Data underpins it all, and Sundaram told PYMNTS that no matter what the application, the information fed into the models must be clean. Most organizations have a range of data sitting in different intra-company silos, and those silos need to come down.

In addition, the data must be structured so that it is accessible and can be synthesized by the models. Many firms may have more than 1,000 software-as-a-service (SaaS) resources to which they are subscribed but are not accurately tracked or monitored.

“Every database is separated, each one sitting somewhere else,” he said.

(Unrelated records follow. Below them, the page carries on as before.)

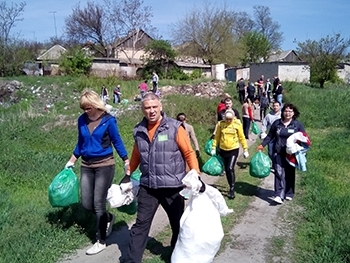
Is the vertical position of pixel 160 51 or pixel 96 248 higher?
pixel 160 51

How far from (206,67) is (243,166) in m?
36.5

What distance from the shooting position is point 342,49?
1283 inches

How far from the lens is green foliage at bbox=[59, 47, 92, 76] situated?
36375mm

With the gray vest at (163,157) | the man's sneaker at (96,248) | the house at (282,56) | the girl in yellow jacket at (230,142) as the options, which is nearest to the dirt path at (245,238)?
the man's sneaker at (96,248)

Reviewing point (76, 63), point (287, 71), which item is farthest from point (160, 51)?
point (287, 71)

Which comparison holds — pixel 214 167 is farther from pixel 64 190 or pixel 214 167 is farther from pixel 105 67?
pixel 105 67

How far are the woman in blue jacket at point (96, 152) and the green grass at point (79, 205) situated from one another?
704 mm

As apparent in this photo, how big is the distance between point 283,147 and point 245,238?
2.00 metres

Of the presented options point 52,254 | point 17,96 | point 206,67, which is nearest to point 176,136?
point 52,254

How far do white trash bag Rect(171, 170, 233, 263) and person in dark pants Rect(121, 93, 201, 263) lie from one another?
0.47ft

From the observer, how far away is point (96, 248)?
4594 millimetres

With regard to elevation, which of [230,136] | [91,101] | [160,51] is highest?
[160,51]

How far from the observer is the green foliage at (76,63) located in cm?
3638

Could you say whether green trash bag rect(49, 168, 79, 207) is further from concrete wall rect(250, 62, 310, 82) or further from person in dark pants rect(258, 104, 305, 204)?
concrete wall rect(250, 62, 310, 82)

The days of stitching together those separate SaaS offerings to run an enterprise are ending, he said, and we’re headed to a future when data is collected in one place.

AI models and agentic AI “are extensions of what we’ve always valued at TerraPay, which means building the most efficient infrastructure possible in order to make sure that transactions are processed safely, quickly and affordably,” Sundaram told PYMNTS. “We see AI and [AI models] as powerful tools that help us scale all this very quickly while making sure we build more and more efficiency into the system.”